But I suppose there is no accounting for taste. This same Lady Mary of the revisionist theory on crop rotation somehow turned me on. She has always seemed to me just too austere and porcelain for serious human consumption. But what I suddenly realized this past Sunday is that, whatever and wherever the mythical Lady Mary may go or be, the real-life actress Michelle Dockery is hot!
In some similar spirit I did try to explain to my regular TV watching partner just what I take season five of Downton Abbey to be all about. It is, in my view, a quite superior, high-class version of “The Young and the Restless” (or as some in the urban jungle to the north of us say, The Young and the Restaurant) on US daytime TV.

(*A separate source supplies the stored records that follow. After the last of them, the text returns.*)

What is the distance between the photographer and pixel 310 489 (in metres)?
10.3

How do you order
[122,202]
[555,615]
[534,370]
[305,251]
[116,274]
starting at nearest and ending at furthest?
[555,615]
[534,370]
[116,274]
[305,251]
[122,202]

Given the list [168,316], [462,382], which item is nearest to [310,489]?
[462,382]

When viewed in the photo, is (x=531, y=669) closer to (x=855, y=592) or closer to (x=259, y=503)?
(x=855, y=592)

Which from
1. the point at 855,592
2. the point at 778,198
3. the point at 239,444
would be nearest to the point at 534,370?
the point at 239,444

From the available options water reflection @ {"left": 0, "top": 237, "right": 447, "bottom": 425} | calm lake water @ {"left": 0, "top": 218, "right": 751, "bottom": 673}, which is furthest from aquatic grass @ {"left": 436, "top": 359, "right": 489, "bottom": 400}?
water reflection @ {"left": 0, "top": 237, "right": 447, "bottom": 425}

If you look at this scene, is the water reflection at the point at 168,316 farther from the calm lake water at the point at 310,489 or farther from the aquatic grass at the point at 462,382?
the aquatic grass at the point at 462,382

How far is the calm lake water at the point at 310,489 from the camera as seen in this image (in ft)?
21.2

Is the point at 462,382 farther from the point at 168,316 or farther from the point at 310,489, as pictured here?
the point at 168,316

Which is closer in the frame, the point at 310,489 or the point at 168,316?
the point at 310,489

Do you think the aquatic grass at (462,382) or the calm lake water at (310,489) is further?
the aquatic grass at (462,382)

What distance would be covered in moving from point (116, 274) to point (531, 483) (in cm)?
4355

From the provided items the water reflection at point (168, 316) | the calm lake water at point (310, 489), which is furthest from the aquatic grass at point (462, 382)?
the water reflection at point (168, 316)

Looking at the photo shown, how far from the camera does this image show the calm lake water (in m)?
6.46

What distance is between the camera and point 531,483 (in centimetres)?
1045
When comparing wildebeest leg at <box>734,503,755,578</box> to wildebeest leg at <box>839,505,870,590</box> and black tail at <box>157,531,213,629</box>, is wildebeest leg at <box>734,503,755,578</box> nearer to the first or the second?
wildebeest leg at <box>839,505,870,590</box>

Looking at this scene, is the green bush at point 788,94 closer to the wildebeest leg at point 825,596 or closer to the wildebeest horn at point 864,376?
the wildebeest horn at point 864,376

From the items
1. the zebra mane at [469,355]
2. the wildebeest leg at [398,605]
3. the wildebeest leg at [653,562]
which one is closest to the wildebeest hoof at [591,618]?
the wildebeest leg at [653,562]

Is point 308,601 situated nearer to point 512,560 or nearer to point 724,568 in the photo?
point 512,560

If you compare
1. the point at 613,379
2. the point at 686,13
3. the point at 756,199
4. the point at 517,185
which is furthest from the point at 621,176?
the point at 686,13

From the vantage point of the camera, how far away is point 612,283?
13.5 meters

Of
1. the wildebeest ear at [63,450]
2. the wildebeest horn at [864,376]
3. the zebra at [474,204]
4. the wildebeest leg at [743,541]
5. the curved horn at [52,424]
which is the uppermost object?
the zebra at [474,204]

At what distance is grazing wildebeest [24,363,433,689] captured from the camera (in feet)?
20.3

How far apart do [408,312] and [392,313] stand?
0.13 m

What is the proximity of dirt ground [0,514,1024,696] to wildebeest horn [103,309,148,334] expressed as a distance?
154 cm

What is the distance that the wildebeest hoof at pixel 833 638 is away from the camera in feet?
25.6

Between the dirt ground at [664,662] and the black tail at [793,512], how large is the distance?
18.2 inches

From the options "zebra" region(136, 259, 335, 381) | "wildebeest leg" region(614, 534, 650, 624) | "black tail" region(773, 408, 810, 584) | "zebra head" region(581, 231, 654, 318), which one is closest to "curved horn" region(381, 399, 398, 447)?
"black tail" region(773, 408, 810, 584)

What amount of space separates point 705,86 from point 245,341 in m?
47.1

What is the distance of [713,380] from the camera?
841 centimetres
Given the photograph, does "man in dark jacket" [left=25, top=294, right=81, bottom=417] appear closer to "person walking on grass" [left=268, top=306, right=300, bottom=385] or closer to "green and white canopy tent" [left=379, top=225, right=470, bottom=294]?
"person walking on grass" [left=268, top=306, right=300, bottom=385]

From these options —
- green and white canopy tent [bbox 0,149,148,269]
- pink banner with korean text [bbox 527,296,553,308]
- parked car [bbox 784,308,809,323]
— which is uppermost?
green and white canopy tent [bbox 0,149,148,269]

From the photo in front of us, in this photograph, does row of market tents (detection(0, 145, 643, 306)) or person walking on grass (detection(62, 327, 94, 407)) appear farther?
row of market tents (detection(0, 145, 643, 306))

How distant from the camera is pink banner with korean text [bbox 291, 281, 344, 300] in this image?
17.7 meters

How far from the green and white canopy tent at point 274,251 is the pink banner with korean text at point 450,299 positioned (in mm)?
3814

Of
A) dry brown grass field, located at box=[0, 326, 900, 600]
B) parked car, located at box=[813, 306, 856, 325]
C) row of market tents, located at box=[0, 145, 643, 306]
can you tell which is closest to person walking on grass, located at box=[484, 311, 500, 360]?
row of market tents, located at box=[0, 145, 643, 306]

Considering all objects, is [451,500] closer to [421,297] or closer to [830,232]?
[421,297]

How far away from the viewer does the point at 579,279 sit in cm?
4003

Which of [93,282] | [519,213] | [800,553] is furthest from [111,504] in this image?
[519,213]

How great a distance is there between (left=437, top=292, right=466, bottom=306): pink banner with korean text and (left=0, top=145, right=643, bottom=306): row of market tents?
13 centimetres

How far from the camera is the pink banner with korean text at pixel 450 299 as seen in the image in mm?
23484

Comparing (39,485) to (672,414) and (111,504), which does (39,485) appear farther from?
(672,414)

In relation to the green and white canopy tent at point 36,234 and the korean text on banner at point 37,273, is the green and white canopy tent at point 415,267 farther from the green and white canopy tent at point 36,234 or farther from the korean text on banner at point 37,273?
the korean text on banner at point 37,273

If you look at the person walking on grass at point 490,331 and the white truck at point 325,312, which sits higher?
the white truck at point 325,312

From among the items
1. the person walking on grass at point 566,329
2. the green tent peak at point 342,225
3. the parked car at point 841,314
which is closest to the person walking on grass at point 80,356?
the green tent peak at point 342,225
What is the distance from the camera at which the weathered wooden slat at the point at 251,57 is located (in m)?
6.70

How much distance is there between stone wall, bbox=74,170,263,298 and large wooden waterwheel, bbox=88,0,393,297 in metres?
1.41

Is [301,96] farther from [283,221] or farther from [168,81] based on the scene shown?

There was a lot of hand wringing in episode one of season five about the brief advent of  the first  Labour Party Prime Minister of the United Kingdom, Ramsay MacDonald, in 1924. The times they were a changin in the 1920s, even for the old landed Tory aristocracy in the United Kingdom. But as any kind of real history it all seemed somehow contrived and unconvincing. For me at any rate (if not for my regular TV watching partner?) Louis Bayard in the New York Times finally summed everything up best :
The “most entertaining ‘Downton Abbey’ installment of the holiday season was not Episode 1 but the show’s nine-minute-plus fund-raising video, an alternative universe in which Lord Grantham is replaced by Lord Hollywood (George Clooney, looking like a California Sun King). New worlds of Eros erupt in this funny and knowing send-up, which reminds us that every cast member in ‘Downton Abbey’ is already a wink or two away from camp.”